_Vorliegender Text_.
▼▼▼

# Notebook von Mediamarkt !?



## blubber (5. Juli 2003)

Hi,

da meine Eltern sich ein Notebook kaufen wollen, muss ich jetzt rumsuchen, welches denn so einigermassen passen könnte. Der Preis sollte maximal 1600 Euro betragen.
Hab mir mal mehrere Tests angeschaut, allerdings musste ich feststellen, dass Notebooks mit der neuen P4 Mobil CPU (Centrion oder so) extrem teuer sind.
Mediamarkt hat momentan ein paar Notebooks im Angebot, und da viel mir dieses hier auf:
http://shop.mediamarkt.de/webapp/wc...=5000&langId=-3&storeId=5000&categoryId=10001
was meint ihr dazu? Taugt das was?

bye


----------



## aquila (8. Juli 2003)

@ Link
scheint ein guter Laptop zu sein! Preisleistungsverhältnis ist OK! Wobei ich eher Vorsichtig sein würde wenn du einen Laptop beim MediaMarkt kaufst! Gibt immer Schwierigkeiten bei einem Defekt, Umtausch etc...
Aber ansonsten nicht schlecht!


----------



## RicRom (8. Juli 2003)

Ja wenns um Service bei Problemen geht geh lieber zum PC Fachhändler und such dir da nen Laptop aus. Allerdings ist es da aber auch teurer.


----------

▲▲▲

_Vorhandene Daten_.
▼▼▼

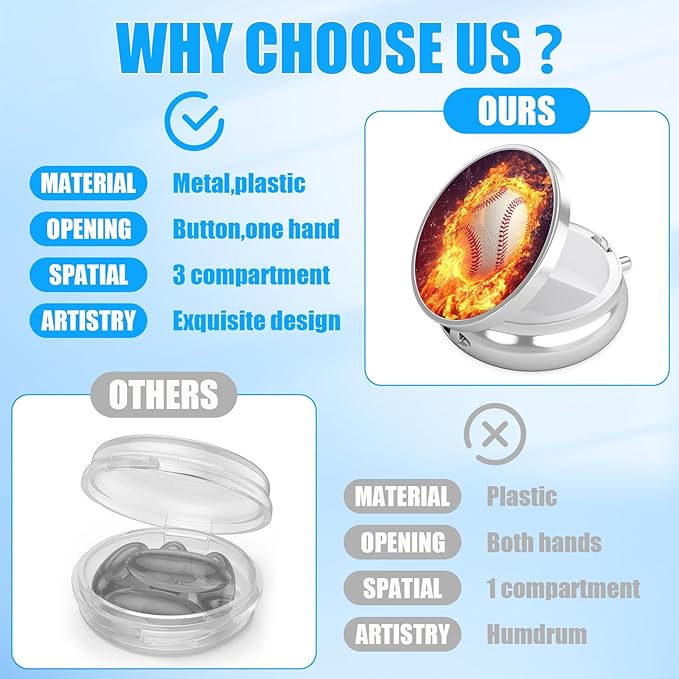 WHY CHOOSE US ?

OURS

MATERIAL Metal,plastic
OPENING Button,one hand
SPATIAL 3 compartment
ARTISTRY Exquisite design

OTHERS

MATERIAL Plastic
OPENING Both hands
SPATIAL 1 compartment
ARTISTRY Humdrum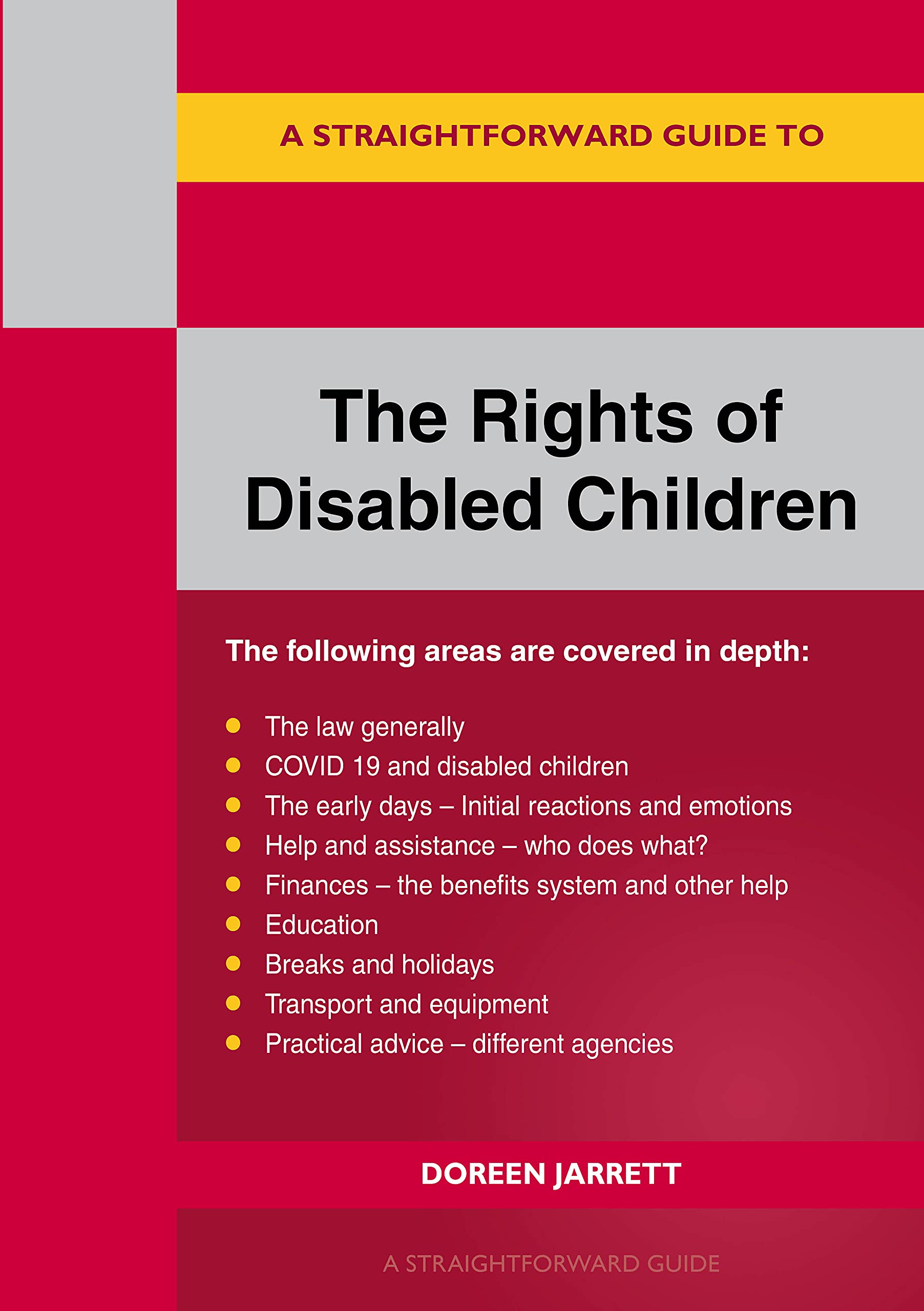 A STRAIGHTFORWARD GUIDE TO

The Rights of Disabled Children

The following areas are covered in depth:

- The law generally
- COVID 19 and disabled children
- The early days – Initial reactions and emotions
- Help and assistance – who does what?
- Finances – the benefits system and other help
- Education
- Breaks and holidays
- Transport and equipment
- Practical advice – different agencies

DOREEN JARRETT

A STRAIGHTFORWARD GUIDE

▲▲▲

_Aufgabe_.
Beantworte diese Fragen zum Forumsthread über das Notebook von Mediamarkt:
(a) Wie viel darf das Notebook laut dem ersten Beitrag höchstens kosten?
(b) In welchen Fällen gibt es laut aquila beim Kauf im Mediamarkt immer Schwierigkeiten?
(c) Wohin soll man laut RicRom gehen, wenn es um Service bei Problemen geht?

_Lösung_.
(a) Maximal 1600 Euro.
(b) Bei einem Defekt, beim Umtausch usw.
(c) Zum PC-Fachhändler.